---- INFORMATION SUPPLIED
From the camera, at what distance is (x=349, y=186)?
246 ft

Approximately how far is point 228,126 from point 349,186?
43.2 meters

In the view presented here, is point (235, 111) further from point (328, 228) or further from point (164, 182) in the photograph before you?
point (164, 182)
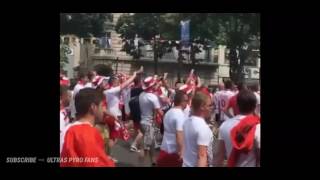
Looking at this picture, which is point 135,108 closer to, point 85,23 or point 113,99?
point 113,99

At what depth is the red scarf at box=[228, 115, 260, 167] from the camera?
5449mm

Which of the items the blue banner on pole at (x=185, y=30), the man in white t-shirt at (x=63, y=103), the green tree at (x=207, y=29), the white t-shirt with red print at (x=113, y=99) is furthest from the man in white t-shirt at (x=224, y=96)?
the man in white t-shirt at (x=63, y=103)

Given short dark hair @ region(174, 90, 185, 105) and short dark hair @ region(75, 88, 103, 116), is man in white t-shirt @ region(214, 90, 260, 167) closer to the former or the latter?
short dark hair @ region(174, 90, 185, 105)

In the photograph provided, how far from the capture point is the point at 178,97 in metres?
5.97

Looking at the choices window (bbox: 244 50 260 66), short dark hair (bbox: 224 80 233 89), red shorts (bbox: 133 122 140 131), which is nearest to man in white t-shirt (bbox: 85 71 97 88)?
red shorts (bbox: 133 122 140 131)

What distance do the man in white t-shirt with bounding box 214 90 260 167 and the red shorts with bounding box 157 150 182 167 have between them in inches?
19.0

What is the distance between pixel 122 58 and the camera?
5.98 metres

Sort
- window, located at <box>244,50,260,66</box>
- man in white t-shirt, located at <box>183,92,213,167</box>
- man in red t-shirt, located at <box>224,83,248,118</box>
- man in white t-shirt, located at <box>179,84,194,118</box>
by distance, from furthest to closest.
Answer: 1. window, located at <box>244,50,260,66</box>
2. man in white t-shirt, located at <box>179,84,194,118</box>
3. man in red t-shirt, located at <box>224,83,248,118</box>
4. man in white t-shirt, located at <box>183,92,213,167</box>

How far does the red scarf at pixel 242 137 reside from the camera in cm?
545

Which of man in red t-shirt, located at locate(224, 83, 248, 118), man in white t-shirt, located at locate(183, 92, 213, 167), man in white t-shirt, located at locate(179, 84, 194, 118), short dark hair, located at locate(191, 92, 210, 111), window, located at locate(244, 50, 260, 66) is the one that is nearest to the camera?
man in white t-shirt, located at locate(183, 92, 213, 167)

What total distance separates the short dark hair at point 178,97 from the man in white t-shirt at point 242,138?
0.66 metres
--------
● **THE TASK**:
Convert all the entries above into a two-column CSV with the header entry,reply. Each entry gets one row, with its text and its answer each in a double-quoted field and line breaks replaced by spaces; leave out the picture.

● **RESULT**:
entry,reply
"From the camera, at what distance is (x=349, y=186)?","246 ft"
"Approximately how far is point 228,126 from point 349,186?","43.2 meters"
"In the view presented here, is point (235, 111) further from point (328, 228) or further from point (164, 182) in the photograph before you?","point (164, 182)"
"Looking at this picture, which is point 135,108 closer to, point 85,23 or point 113,99?","point 113,99"
"At what depth is the red scarf at box=[228, 115, 260, 167] from the camera?","5449mm"
"Which of the items the blue banner on pole at (x=185, y=30), the man in white t-shirt at (x=63, y=103), the green tree at (x=207, y=29), the white t-shirt with red print at (x=113, y=99) is furthest from the man in white t-shirt at (x=224, y=96)?","the man in white t-shirt at (x=63, y=103)"
"Given short dark hair @ region(174, 90, 185, 105) and short dark hair @ region(75, 88, 103, 116), is man in white t-shirt @ region(214, 90, 260, 167) closer to the former or the latter?","short dark hair @ region(174, 90, 185, 105)"
"In the photograph provided, how far from the capture point is the point at 178,97 in metres?","5.97"
"Looking at the choices window (bbox: 244 50 260 66), short dark hair (bbox: 224 80 233 89), red shorts (bbox: 133 122 140 131), which is nearest to man in white t-shirt (bbox: 85 71 97 88)?","red shorts (bbox: 133 122 140 131)"
"What distance do the man in white t-shirt with bounding box 214 90 260 167 and the red shorts with bounding box 157 150 182 167 have between them in inches?","19.0"
"What is the distance between pixel 122 58 and the camera?","5.98 metres"
"Sort - window, located at <box>244,50,260,66</box> - man in white t-shirt, located at <box>183,92,213,167</box> - man in red t-shirt, located at <box>224,83,248,118</box> - man in white t-shirt, located at <box>179,84,194,118</box> by distance, from furthest to closest. Answer:","1. window, located at <box>244,50,260,66</box> 2. man in white t-shirt, located at <box>179,84,194,118</box> 3. man in red t-shirt, located at <box>224,83,248,118</box> 4. man in white t-shirt, located at <box>183,92,213,167</box>"
"How far does the red scarf at pixel 242 137 reside from the camera in cm?","545"
"Which of man in red t-shirt, located at locate(224, 83, 248, 118), man in white t-shirt, located at locate(183, 92, 213, 167), man in white t-shirt, located at locate(179, 84, 194, 118), short dark hair, located at locate(191, 92, 210, 111), window, located at locate(244, 50, 260, 66) is the one that is nearest to the camera?","man in white t-shirt, located at locate(183, 92, 213, 167)"
"What total distance separates the short dark hair at point 178,97 from the man in white t-shirt at point 242,138?","0.66 metres"